I H A V E now, I trust, stated with sufficient distinctness the facts which bear on the history of wages and labour for six centuries in England. The evidence is taken from unimpeachable sources, from the record of what was actually paid, and the power which the wages earned had over the necessaries and conveniences of life. For nearly half the period, I have myself supplied all the evidence from which the inferences have been derived, or could be as yet. For another century I have relied on the notes which I have already collected for the history of prices during the period extending from the middle of Elizabeth's reign to the accession of Anne. For the rest I have trusted to Arthur

Young and Eden to the end of the eighteenth; to Tooke, Porter, and others for the nineteenth. I have been able, I hope, to discover and explain the special causes which affected the labourer from the middle of the sixteenth century to the end of the first quarter in the nineteenth. I have shown that from the earliest recorded annals, through nearly three centuries, the condition of the English labourer was that of plenty and hope, that from perfectly intelligible causes it sunk within a century to so low a level as to make the workmen practically helpless, and that the lowest point was reached just about the outbreak of the great war between King and Parliament. From this time it gradually improved, till in the first half of the eighteenth century,, though still far below the level of the fifteenth, it achieved comparative plenty.

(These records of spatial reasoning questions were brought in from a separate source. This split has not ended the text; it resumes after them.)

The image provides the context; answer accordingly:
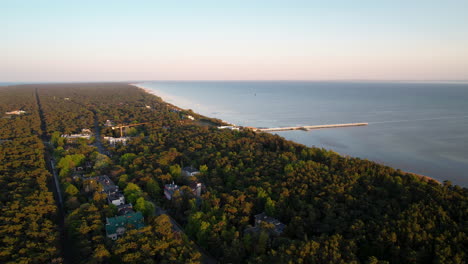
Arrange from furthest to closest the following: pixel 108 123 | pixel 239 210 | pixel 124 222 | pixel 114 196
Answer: pixel 108 123
pixel 114 196
pixel 239 210
pixel 124 222

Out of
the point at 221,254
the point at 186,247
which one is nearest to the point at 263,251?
the point at 221,254

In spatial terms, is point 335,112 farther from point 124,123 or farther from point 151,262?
point 151,262

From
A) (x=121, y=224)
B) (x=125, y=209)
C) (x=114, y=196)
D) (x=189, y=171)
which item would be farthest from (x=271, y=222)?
(x=114, y=196)

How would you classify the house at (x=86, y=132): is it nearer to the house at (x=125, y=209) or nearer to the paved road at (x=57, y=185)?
the paved road at (x=57, y=185)

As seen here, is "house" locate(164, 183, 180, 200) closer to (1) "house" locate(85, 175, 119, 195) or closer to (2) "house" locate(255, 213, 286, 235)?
(1) "house" locate(85, 175, 119, 195)

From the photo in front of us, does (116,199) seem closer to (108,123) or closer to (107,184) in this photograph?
(107,184)
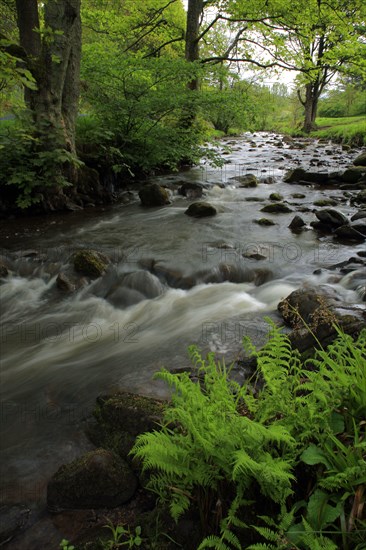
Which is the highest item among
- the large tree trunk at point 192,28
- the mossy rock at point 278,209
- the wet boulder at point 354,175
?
the large tree trunk at point 192,28

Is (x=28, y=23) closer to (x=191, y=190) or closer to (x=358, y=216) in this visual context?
(x=191, y=190)

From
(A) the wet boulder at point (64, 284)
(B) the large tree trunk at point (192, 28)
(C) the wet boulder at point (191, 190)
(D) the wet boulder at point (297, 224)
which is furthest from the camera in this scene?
(B) the large tree trunk at point (192, 28)

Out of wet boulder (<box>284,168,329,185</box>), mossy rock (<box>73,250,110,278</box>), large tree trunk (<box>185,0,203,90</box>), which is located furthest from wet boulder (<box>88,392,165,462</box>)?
large tree trunk (<box>185,0,203,90</box>)

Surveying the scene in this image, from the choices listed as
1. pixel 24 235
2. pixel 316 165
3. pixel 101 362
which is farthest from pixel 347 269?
pixel 316 165

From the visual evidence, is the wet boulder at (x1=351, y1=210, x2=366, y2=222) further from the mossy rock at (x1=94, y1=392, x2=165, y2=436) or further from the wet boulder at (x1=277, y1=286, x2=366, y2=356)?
the mossy rock at (x1=94, y1=392, x2=165, y2=436)

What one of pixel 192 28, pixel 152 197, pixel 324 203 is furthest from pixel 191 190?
pixel 192 28

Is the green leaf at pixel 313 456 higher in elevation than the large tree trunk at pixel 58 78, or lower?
lower

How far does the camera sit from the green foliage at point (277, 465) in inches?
57.2

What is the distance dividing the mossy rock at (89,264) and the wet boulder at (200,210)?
3.96 m

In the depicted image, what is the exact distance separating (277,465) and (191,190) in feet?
37.4

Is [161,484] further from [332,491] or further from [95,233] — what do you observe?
[95,233]

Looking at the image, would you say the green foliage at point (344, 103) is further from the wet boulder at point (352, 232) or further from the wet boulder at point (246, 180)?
the wet boulder at point (352, 232)

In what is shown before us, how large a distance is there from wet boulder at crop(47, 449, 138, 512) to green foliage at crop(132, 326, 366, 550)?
57 cm

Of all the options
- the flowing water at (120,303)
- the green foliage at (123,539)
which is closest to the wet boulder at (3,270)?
the flowing water at (120,303)
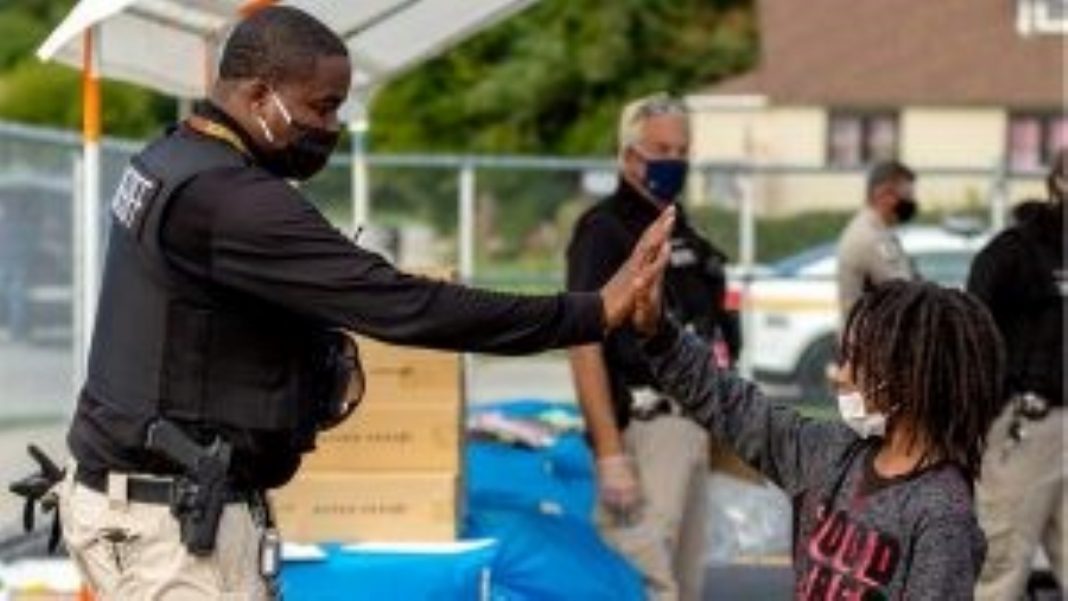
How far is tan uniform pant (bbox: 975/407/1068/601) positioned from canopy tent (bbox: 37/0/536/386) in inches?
91.8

Then it began to sink again, and the workmen experienced the direst misery during the great continental war. Latterly, almost within our own memory and knowledge, it has experienced a slow and partial improvement, the causes of which are to be found in the liberation of industry from protective laws, in the adoption of certain principles which restrained employment in some directions, and most of all in the concession to labourers of the right so long denied, of forming labour partnerships.